Exercise requirements
Below is a listing; give only the number of its lines that contain the word "Vietnam".

=-=-=-=-=

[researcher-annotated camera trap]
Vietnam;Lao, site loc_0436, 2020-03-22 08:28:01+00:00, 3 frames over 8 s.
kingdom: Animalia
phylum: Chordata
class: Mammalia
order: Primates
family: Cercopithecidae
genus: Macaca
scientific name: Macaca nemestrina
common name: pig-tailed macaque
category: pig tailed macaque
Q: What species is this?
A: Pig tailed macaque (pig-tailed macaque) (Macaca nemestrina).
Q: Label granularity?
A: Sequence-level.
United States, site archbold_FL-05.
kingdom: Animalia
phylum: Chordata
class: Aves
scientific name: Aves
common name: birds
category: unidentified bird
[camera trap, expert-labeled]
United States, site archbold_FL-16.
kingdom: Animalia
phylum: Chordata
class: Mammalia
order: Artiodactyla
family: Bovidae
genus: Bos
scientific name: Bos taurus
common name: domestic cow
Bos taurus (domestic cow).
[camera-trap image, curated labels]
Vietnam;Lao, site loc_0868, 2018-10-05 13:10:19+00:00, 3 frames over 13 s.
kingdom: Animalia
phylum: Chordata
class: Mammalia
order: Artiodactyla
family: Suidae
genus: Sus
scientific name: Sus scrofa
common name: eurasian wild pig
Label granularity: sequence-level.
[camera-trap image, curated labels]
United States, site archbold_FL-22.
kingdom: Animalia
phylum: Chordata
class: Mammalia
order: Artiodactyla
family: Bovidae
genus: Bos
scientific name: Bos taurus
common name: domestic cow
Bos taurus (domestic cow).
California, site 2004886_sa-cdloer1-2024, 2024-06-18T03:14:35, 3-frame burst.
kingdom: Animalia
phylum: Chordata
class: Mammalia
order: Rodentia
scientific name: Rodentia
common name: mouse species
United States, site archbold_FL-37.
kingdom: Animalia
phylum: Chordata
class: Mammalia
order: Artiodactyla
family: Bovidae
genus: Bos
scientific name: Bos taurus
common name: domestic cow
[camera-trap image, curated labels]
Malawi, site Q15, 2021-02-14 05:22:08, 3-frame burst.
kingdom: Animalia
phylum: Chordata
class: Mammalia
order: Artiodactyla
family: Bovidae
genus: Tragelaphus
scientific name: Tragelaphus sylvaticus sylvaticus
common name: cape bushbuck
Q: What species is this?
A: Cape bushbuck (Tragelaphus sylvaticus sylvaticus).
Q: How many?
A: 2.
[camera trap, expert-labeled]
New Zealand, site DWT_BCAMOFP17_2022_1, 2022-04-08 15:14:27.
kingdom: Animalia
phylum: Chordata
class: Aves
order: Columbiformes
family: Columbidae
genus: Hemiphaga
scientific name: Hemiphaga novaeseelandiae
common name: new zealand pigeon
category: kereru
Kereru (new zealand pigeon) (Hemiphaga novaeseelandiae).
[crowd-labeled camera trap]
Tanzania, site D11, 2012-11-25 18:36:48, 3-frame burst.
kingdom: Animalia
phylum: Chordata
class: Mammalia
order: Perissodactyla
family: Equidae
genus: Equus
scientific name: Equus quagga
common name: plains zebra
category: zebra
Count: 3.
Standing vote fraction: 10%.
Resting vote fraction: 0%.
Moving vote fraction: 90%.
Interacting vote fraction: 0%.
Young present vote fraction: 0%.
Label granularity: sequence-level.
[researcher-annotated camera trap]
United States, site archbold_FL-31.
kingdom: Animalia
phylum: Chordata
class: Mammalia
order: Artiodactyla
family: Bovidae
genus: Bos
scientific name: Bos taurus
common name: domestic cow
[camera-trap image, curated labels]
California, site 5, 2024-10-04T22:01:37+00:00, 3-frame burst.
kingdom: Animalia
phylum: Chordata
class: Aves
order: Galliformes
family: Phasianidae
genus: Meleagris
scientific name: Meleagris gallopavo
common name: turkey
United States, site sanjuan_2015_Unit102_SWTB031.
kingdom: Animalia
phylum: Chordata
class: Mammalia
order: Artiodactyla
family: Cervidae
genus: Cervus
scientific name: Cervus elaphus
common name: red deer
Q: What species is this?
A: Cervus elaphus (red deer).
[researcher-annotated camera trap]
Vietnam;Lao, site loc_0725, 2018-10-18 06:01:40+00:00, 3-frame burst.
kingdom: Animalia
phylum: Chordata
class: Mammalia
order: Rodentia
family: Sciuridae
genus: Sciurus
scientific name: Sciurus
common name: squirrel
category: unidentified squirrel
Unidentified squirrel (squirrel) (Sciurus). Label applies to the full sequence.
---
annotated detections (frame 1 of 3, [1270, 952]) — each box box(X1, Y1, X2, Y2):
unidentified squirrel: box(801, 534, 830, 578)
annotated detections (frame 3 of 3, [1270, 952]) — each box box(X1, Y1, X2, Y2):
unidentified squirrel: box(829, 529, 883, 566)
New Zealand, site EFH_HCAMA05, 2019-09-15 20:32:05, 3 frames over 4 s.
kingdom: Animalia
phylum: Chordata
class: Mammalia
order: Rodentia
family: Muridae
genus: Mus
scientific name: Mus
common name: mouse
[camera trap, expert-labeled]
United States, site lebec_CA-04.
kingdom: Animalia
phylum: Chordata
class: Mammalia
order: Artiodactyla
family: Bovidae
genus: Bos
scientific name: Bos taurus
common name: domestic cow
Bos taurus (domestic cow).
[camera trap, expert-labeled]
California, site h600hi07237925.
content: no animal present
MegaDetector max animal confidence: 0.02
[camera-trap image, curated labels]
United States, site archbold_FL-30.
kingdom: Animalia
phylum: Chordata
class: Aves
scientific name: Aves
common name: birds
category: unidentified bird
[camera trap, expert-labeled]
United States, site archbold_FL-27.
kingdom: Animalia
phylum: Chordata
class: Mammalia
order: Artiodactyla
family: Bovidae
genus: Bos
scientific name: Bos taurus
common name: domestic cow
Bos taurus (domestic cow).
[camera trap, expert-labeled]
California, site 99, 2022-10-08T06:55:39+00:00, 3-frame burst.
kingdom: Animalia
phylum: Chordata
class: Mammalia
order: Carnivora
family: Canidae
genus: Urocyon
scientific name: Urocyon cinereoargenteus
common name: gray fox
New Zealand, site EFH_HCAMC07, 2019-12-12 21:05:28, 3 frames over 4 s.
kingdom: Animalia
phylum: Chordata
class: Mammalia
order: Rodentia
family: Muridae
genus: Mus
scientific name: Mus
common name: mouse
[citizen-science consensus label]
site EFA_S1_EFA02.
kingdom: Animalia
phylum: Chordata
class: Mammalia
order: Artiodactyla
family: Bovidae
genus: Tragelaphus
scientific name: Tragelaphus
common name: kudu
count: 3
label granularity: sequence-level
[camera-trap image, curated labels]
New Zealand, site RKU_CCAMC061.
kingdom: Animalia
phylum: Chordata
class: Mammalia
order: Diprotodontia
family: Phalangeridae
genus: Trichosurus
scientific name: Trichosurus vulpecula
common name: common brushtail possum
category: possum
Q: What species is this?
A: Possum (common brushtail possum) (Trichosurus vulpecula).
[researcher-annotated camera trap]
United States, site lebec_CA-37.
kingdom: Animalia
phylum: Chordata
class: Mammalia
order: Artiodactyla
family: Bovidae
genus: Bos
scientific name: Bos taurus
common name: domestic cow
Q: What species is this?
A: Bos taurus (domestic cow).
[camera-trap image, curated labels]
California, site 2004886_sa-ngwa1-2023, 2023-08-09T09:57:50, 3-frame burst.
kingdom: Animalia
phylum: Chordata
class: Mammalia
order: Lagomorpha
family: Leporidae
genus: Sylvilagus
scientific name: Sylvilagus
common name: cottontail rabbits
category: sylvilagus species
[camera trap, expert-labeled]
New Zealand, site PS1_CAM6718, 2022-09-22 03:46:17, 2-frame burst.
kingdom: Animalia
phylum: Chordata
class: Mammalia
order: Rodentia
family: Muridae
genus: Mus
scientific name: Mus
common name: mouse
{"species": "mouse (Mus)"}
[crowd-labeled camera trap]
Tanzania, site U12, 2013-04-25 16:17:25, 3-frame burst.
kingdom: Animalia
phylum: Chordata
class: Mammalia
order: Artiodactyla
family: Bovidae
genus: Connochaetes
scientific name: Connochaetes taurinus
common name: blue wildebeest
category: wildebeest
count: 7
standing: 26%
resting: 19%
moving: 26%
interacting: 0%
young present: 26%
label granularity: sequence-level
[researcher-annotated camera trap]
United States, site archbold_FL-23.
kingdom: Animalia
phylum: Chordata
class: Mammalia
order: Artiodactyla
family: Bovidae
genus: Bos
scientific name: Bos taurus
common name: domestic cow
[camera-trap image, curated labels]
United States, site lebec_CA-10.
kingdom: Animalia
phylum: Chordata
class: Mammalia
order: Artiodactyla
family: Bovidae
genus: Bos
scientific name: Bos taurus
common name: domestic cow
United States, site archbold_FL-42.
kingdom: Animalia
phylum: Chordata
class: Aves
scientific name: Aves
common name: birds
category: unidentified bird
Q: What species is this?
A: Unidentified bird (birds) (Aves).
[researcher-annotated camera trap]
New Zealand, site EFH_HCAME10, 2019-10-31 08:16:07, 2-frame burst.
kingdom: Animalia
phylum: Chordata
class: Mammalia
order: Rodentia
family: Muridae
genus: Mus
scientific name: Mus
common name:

=-=-=-=-=

Answer to this task
3